In an Imperial College London news release, lead author Ahmed Alboksmaty, MBBCh, said that throughout the pandemic, COVID-19 patients have wondered if they should go to a hospital.

"Our study shows that people with COVID-19 can safely keep an eye on their blood oxygen levels at home using pulse oximetry," he said. "Pulse oximetry is easy to self-use, affordable in cost, widely available, and as we have shown, a useful way to identify health deterioration in COVID-19 patients."

The researchers noted that some RPM models are already in use in the United Kingdom, China, and the United States. But they cautioned that pulse oximetry may be less accurate in dark-skinned people than in White people, although research on that issue is lacking.
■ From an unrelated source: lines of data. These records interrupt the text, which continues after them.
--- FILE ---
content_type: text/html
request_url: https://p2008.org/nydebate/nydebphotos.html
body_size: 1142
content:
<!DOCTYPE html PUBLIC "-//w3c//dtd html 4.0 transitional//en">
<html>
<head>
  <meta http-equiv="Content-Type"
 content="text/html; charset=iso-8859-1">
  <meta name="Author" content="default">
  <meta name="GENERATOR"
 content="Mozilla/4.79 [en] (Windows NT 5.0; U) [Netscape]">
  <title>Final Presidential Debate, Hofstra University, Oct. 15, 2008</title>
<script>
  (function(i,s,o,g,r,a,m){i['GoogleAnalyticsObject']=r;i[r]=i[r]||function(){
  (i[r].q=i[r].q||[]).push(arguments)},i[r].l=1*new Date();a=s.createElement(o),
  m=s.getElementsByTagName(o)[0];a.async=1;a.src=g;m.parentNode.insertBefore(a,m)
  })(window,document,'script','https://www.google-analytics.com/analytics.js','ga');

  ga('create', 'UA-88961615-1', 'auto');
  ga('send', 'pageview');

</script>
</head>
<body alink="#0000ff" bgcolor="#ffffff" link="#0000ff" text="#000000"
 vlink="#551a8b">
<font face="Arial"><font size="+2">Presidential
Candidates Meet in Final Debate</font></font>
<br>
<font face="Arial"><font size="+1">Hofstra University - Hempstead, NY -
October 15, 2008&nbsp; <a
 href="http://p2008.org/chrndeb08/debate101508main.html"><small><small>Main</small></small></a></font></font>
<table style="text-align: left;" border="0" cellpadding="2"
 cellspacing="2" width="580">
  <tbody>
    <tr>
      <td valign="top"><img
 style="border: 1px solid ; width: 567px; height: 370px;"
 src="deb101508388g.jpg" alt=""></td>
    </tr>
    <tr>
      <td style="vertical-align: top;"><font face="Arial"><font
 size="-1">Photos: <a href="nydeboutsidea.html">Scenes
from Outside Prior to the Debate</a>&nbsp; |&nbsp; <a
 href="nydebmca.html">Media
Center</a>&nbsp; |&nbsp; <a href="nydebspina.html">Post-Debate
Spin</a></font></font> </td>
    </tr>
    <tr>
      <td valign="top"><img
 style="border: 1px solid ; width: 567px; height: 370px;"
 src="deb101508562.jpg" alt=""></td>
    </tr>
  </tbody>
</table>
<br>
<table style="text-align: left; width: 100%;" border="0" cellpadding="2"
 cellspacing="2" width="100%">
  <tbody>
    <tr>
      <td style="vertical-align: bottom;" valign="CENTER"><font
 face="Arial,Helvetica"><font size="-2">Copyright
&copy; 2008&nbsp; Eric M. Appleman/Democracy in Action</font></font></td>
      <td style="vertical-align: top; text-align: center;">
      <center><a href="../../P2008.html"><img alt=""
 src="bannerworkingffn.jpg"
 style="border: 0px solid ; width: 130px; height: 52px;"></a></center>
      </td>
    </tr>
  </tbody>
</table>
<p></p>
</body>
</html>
"It's vital to ensure that the current lack of research in racially and ethnically diverse populations is addressed," senior author Ana-Luisa Neves, PhD, said in the release. "It's therefore critical to provide support to ensure this technology reduces, rather than entrenches, existing health inequalities."

In addition, technical literacy and accessibility and financial hardship could undermine the benefits of RPM and limit its use, the researchers said in the study.

"Further qualitative research is needed to explore the potential exclusion of disadvantaged populations who might not be able to benefit from digital health services, to provide tailored care according to the patients’ needs and available resources, and to provide support to ensure health equity," they wrote.